About three years ago, we had someone from India register as an affiliate. However, upon seeing the affiliate’s average sales rocket about twice as high as our own, we realized that something was wrong. Their conversion rate was about 40-50% instead of 10-15%. Fortunately, we caught them at an early stage and cancelled their account. That's the only scammer I know of who actually signed up as an affiliate.
At the end of the day we try to cut scammers out before they become affiliates. As a result, we don't allow – and we heavily screen – new affiliates from certain countries. For example, potential affiliates from Russia, India and Africa.
How do scammers affect the reputation of your sites and services?

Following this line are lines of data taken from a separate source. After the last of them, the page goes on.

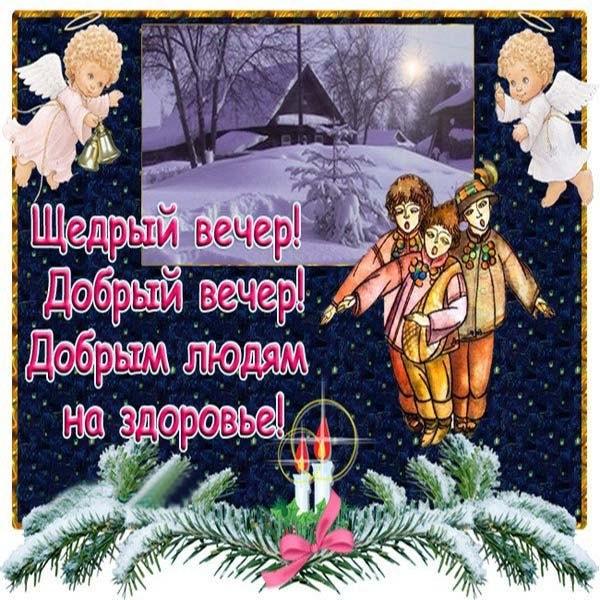 Поздравление в картинке на праздник Щедрый вечер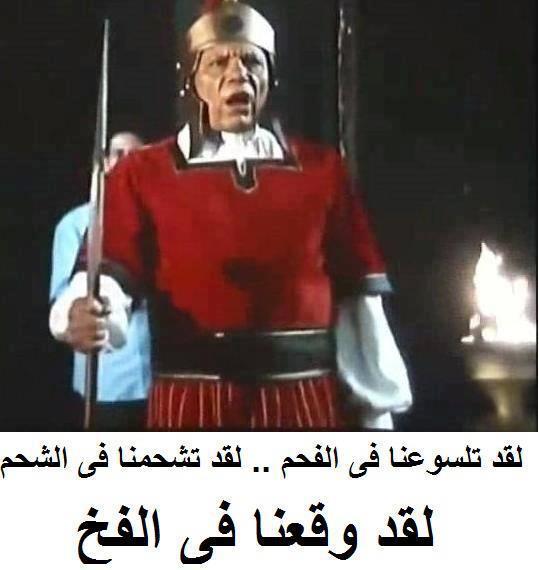 """تحطم مقاتلة """"Mig-29"""" في مصر AufsV_6CMAAlsio"""
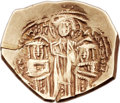 Ancients:Byzantine, Ancients: Andronicus II Palaeologus (1282-1328), with AndronicusIII. AV hyperpyron (23mm, 4.12 gm, 6h)....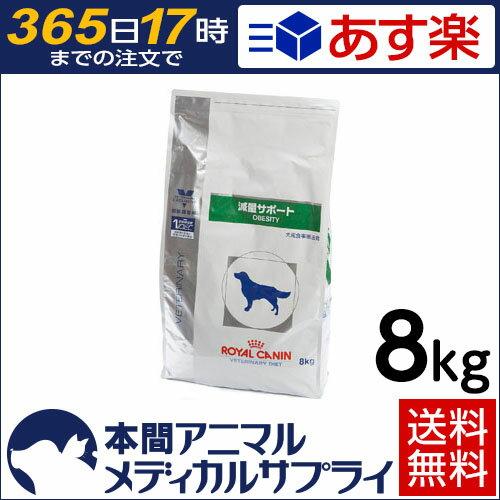 【2個で200円OFFクーポン!】【送料無料】ロイヤルカナン 食事療法食 犬用 減量サポート ドライ 8kg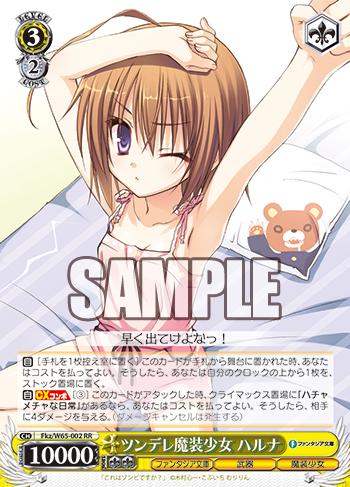 f:id:sasuga_kazuha:20190514005856p:plain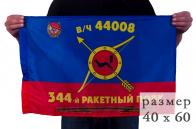 Флаг 344-го полка РВСН
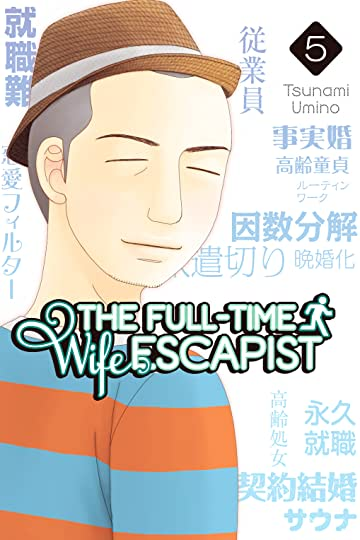 The Full-Time Wife Escapist Tome 5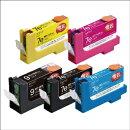 BCI-7E+9/5MP互換インクカートリッジ 5色パック 増量版 PLE-ZCA07E09B5P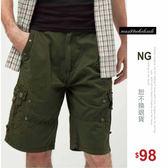 【大盤大】A325 男 NG無法退換 L號 水洗褲 夏 純棉五分褲 草綠 休閒褲 工裝褲 短褲 口袋工作褲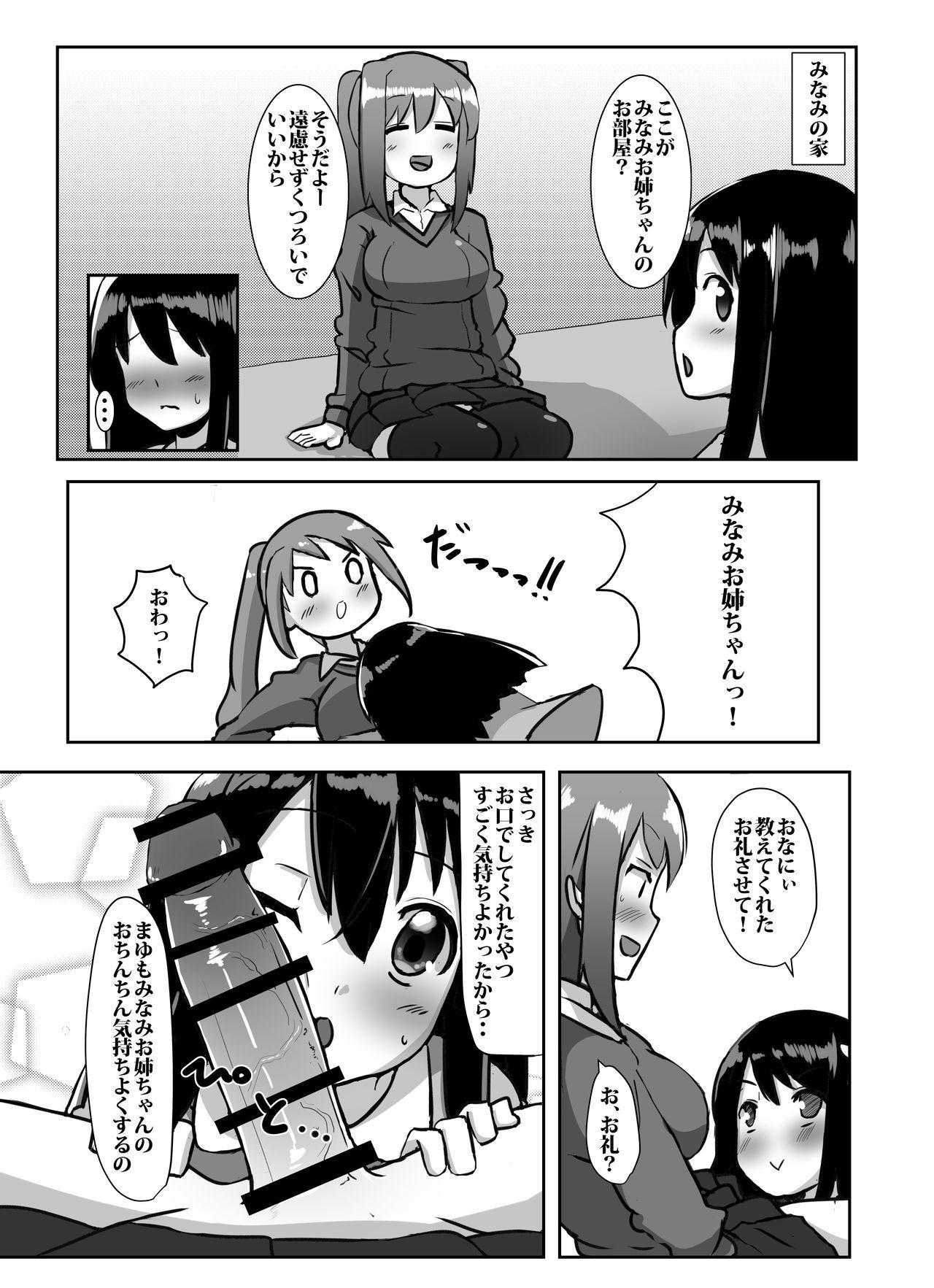 Futanari Musume ga Deattara 2 40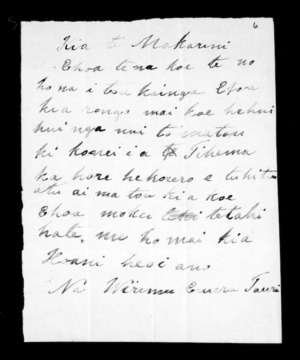 Undated letter from Wiremu Eruera Tauri to McLean
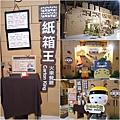 2016.03.14 高鐵新烏日站 010.JPG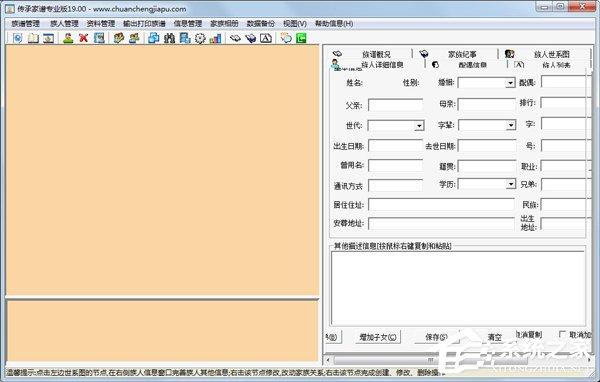 修族谱用什么软件?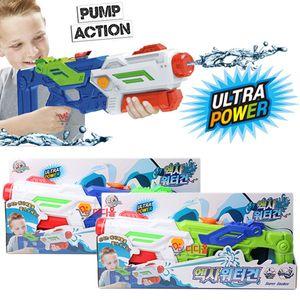 엑사 워터건 (랜덤1개) 아동 물총놀이 물놀이총 완구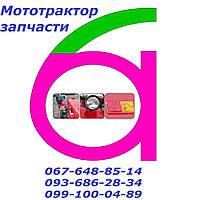 Ступица колеса в сборе 4 оси (12 колесо)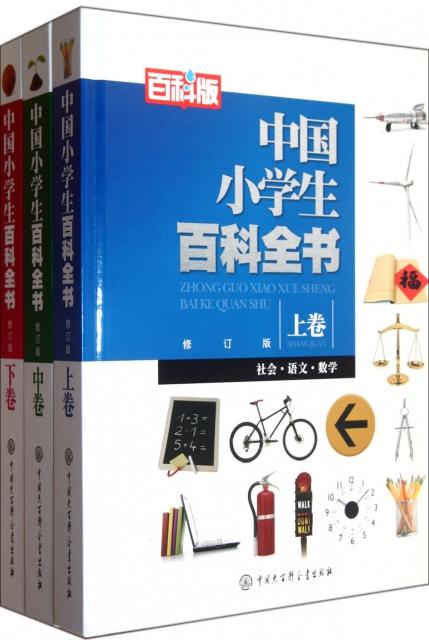中國小學生百科全書(上中下修訂版)(精)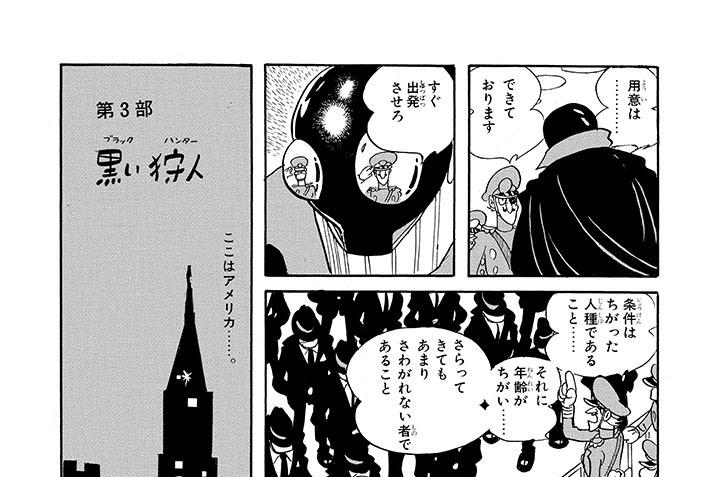 第3部 黒い狩人(1)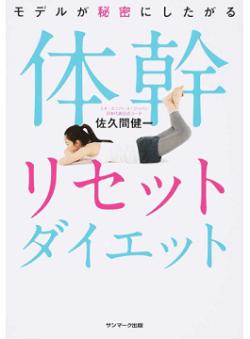 yama20180115_1_book1.png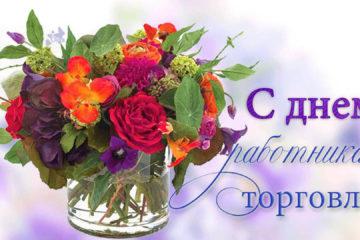 Работники торговли Нязепетровского района отмечают профессиональный праздник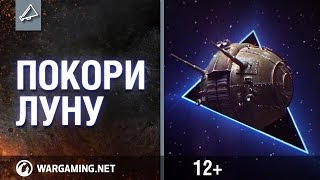 Покори луну в World of Tanks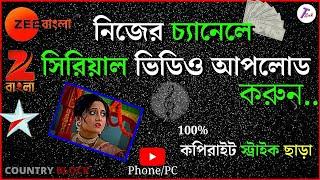 how to upload serial video on YouTube without copyright strick সিরিয়াল ভিডিও আপলোড Harehsn_Officail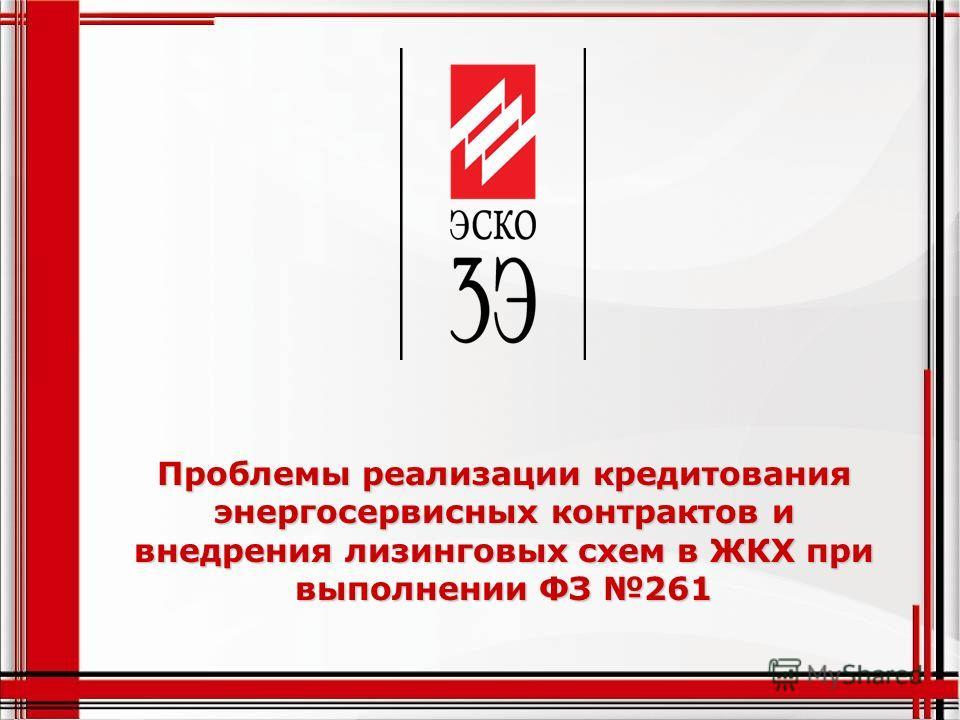 Проблемы реализации кредитования энергосервисных контрактов и внедрения лизинговых схем в ЖКХ при выполнении ФЗ 261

Members that have belonged to the service for two or three years and see some form scamming going on do tend to inform us of the problem so that we can remove the scammer(s) from the site. But, if he/she is a new member who has just registered, it is a very awkward situation and it makes us look very unprofessional.
However, we do take measures to assure members that their information is safe and that they will meet genuine people on the site. We also take great measures to ensure that members are not contacted by scammers from Russia or Africa, because if they are contacted – especially within their first two or three weeks of being on the site – then it simply looks terrible.
What can the industry do to beat scammers?
Many a time I've looked on the internet for places that work like a “scammer central”. I've managed to find a few websites that list 5,000-7,000 members who are known scammers. However, I do not think that this is the right approach as it lists the names of the individual members (the scammers) that are contacting the members – not where they come from!
What I think the industry needs is a white list and a black list of IP ranges. For example, at Bone Fish Ltd we use an application on our credit card page that grabs the IP address. As such, we have blocked approximately 25% of all IP addresses in the world and still continually adding to the list on a regular basis. I’m hoping that this will catch some 95% of scammers.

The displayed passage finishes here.